_EXCERTO DO DOCUMENTO_

Jorge Manuel Lopes

Uma Europa à espera de Charles Mingus

Jorge Manuel Lopes, editor-adjunto da Cultura do Jornal de Notícias (Foto: Artur Machado/Global Imagens)

Escolhas musicais de Jorge Manuel Lopes.

O contrabaixista, compositor, pianista e líder Charles Mingus (1922-1979) foi no jazz genial, maximal, volátil, rápido, completo, imprevisível. Na escrita e no improviso. A História da música americana irrompe pela sua obra, por vezes em surtos que fundem o rigor com um febril zapping mental.

A uma discografia abundante q.b. em vida continuam a somar-se gravações espalhadas por arquivos vários. A mais recente recuperação chama-se “Charles Mingus @ Bremen 1964 & 1975”, tem edição da Sunnyside e, como o título deixa antever, junta duas gravações separadas por 11 anos, captadas em concerto pela alemã Radio Bremen, que se manteve no poder das fitas originais durante décadas.

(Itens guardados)

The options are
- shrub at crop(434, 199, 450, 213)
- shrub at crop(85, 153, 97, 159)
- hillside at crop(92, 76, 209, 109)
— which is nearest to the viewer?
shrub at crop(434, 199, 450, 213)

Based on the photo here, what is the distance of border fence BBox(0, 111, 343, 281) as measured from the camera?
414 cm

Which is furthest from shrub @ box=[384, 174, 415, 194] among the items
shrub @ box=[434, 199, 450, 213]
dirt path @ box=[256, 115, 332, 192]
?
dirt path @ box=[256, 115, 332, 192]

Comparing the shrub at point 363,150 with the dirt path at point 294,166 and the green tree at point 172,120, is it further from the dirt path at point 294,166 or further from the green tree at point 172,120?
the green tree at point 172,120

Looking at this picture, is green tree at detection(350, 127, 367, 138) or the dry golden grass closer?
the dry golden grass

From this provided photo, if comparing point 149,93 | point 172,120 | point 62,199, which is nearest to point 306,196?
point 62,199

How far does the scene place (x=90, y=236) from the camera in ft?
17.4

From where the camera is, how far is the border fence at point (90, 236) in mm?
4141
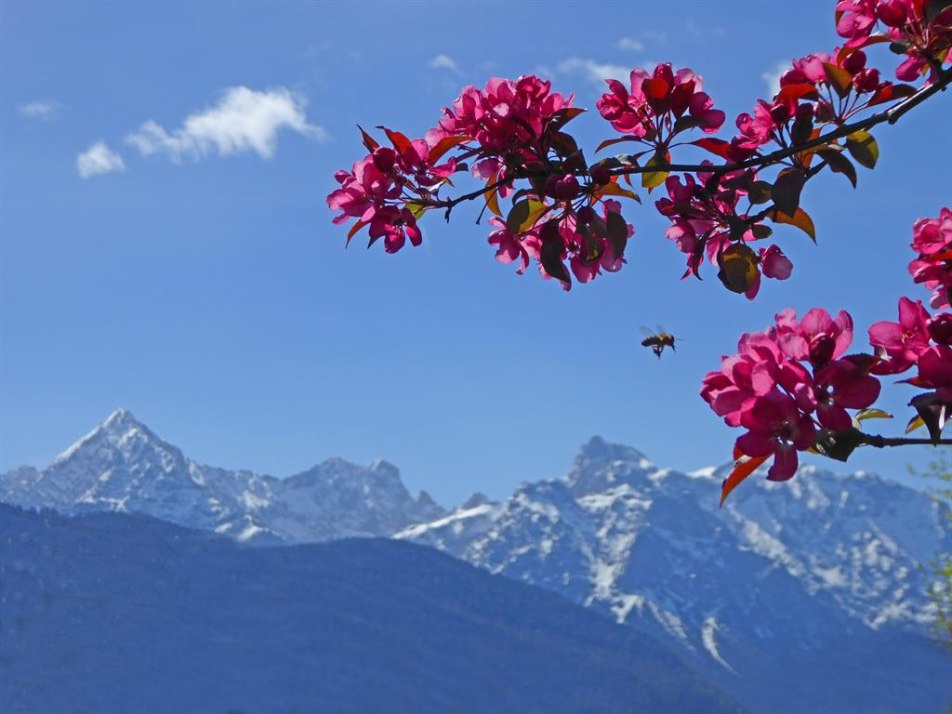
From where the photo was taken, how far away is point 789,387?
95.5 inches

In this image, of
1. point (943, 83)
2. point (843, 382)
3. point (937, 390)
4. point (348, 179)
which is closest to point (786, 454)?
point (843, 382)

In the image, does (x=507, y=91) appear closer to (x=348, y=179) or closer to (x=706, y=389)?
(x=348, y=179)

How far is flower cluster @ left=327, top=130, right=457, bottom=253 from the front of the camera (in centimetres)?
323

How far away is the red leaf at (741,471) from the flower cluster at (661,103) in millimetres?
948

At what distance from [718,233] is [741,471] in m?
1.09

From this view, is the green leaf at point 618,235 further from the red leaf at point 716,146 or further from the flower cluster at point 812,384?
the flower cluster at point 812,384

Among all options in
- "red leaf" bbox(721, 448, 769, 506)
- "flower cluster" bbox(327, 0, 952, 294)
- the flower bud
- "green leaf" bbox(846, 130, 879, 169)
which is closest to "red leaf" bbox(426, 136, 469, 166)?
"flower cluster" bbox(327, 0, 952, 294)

==

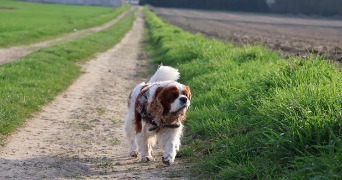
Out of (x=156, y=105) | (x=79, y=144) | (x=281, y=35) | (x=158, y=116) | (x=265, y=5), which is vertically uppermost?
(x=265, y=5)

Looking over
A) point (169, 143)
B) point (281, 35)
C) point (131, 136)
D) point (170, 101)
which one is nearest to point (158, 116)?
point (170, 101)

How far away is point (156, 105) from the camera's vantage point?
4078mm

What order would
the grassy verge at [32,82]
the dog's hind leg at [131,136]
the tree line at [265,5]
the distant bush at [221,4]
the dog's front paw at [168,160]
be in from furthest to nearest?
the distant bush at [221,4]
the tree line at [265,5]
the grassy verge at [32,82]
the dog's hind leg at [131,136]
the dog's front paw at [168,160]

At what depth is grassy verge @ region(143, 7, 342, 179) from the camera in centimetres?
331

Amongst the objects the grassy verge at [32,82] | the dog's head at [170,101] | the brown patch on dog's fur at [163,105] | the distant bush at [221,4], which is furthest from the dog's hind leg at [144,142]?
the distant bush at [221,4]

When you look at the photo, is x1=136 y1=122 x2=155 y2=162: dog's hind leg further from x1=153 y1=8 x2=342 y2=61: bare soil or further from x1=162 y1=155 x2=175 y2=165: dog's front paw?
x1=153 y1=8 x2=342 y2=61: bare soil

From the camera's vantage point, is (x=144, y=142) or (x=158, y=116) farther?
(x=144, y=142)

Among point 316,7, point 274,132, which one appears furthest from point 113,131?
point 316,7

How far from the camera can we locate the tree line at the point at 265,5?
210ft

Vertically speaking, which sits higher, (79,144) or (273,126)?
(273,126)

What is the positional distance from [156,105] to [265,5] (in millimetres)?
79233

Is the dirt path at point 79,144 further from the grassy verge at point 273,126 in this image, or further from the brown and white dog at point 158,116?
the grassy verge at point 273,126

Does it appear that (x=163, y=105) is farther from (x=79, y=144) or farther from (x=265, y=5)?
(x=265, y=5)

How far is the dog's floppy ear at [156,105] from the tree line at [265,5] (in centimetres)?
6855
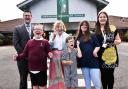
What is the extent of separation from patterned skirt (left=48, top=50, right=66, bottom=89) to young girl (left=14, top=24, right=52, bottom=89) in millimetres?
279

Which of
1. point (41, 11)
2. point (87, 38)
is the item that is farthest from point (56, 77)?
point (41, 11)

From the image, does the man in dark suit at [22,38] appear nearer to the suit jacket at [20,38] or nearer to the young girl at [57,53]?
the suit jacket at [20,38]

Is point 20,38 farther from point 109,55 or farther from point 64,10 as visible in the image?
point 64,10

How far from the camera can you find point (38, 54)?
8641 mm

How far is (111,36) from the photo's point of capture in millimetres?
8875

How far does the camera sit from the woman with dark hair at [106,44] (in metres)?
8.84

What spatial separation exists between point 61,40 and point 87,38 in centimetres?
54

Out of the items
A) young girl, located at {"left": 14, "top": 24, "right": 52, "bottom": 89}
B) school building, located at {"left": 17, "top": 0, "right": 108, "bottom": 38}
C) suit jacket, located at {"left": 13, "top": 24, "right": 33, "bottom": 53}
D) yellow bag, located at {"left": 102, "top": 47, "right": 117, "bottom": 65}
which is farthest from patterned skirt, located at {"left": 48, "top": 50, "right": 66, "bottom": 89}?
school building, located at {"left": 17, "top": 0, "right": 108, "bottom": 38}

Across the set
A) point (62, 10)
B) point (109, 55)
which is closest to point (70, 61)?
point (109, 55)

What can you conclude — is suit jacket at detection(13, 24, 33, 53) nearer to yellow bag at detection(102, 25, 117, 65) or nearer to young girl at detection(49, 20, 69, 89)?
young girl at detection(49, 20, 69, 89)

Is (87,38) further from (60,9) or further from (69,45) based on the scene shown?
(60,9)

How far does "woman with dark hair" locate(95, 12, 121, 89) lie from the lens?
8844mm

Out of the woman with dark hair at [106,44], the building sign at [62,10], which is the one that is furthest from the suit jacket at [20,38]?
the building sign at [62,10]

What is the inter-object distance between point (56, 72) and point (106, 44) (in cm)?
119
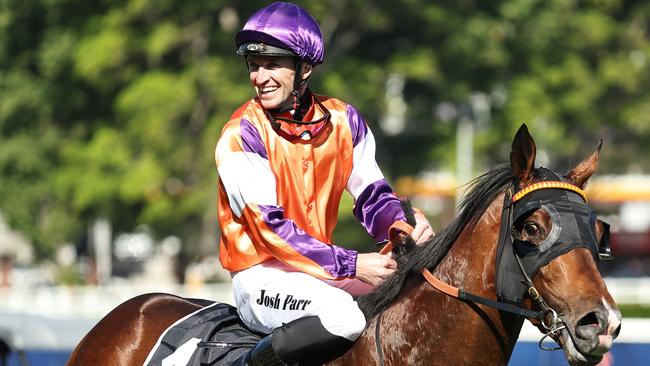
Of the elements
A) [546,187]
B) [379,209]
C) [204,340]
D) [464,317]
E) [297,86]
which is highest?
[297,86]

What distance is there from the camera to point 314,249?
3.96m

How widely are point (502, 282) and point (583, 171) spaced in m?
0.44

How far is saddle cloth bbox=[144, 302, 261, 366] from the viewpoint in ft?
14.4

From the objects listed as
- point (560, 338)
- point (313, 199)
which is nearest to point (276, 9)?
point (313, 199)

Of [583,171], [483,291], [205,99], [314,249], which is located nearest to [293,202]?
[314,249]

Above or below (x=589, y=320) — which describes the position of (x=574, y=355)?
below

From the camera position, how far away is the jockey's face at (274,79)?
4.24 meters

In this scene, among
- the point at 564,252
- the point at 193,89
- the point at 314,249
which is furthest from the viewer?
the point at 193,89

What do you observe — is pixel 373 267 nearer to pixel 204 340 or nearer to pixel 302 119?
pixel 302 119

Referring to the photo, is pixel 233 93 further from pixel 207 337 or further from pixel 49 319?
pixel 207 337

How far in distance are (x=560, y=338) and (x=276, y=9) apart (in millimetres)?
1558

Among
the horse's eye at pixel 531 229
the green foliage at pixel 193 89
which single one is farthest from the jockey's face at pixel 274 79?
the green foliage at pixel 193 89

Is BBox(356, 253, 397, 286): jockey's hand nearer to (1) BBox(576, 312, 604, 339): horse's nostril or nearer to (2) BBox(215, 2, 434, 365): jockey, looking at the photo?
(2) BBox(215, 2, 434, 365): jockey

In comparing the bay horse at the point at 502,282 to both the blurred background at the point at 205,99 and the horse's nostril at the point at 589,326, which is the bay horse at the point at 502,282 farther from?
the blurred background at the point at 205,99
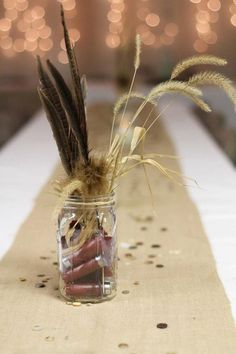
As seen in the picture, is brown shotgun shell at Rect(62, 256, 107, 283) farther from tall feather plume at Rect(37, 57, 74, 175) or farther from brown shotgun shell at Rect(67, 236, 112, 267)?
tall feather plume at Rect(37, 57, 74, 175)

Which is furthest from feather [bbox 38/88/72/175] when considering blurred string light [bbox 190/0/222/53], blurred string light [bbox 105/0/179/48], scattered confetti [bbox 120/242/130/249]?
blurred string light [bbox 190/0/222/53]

_TAREFA_
Resuma o parágrafo do texto sobre Charles Mingus que começa por "A uma discografia abundante", mantendo os factos principais.

_RESPOSTA_
À discografia abundante de Mingus continuam a juntar-se gravações de arquivo. A mais recente é “Charles Mingus @ Bremen 1964 & 1975”, editada pela Sunnyside. Reúne dois concertos separados por 11 anos, gravados pela rádio alemã Radio Bremen, que guardou as fitas originais durante décadas.